>> Start Source excerpt

It is three am, and I am where I belong At the keyboard.
Or at least I have begun to think that is where belong. I remember shutting off the television at 11:30, part way through a Law and Order. I will never know how it came out. What happened to the juvenile offender? I left him in an adult jail, but that didn't seem right, and it was too late to stay up to find out what was going to happen to him.
I slept three hours, but then grew restless. I could go out and view the full moon. It is no doubt beautiful right now. It is Easter morning. I remember sunrise service we once went to in the mountains. That night. too, a group of us stayed up late, then drove to the San Gabriel Mountains to greet the sunrise and hold a brief outdoor service. (Then we drove home and went to bed.)

>> End Source excerpt

▸ **Goal**:
Pick up the late-night Easter morning reflection after its final sentence and keep writing it in the same voice.

>> Start Material

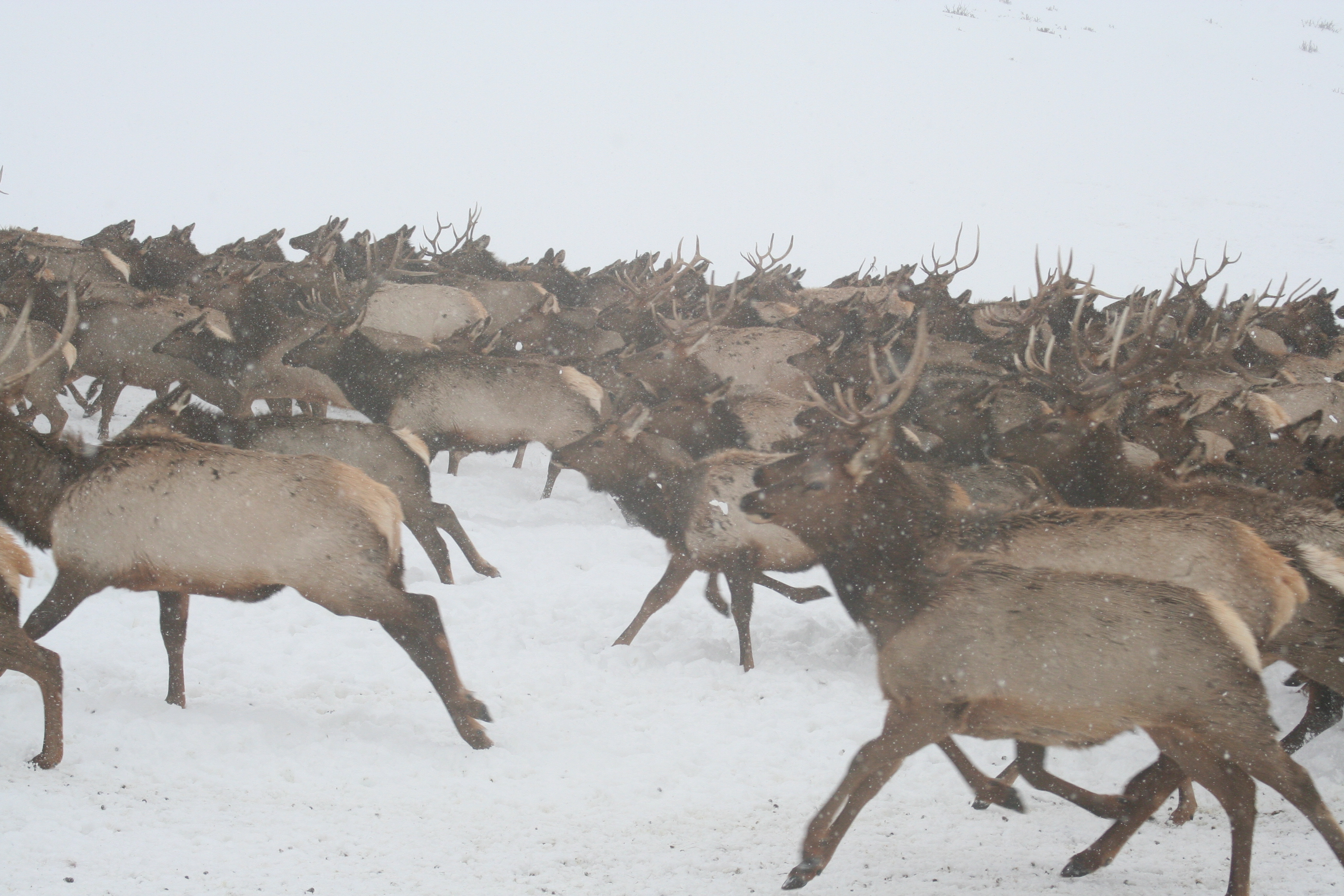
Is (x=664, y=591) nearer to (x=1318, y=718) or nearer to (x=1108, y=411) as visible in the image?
(x=1108, y=411)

>> End Material

▸ **The response**:
The thing that I reflect on this morning, is that I am anywhere. A few weeks ago, I was slowly bleeding to death, though I did not know it. Doctors using skills and instruments unknown when I was born, explored my insides, removed part of my gut, sewed the ends together, and and got me back on my feet... well, back in my wheelchair. That's a miracle.
And why? So I could write Dribble? There must be more than that. My dozen readers, as loyal as they are, don't really need me. I am glad they follow my adventures shopping, reminiscing, and musing the night away, but there must be a reason for my being here.
There must be some purpose for my, and all of us, being here, for our lives.
Meanwhile, just being alive is pretty wonderful.
Now, back to bed.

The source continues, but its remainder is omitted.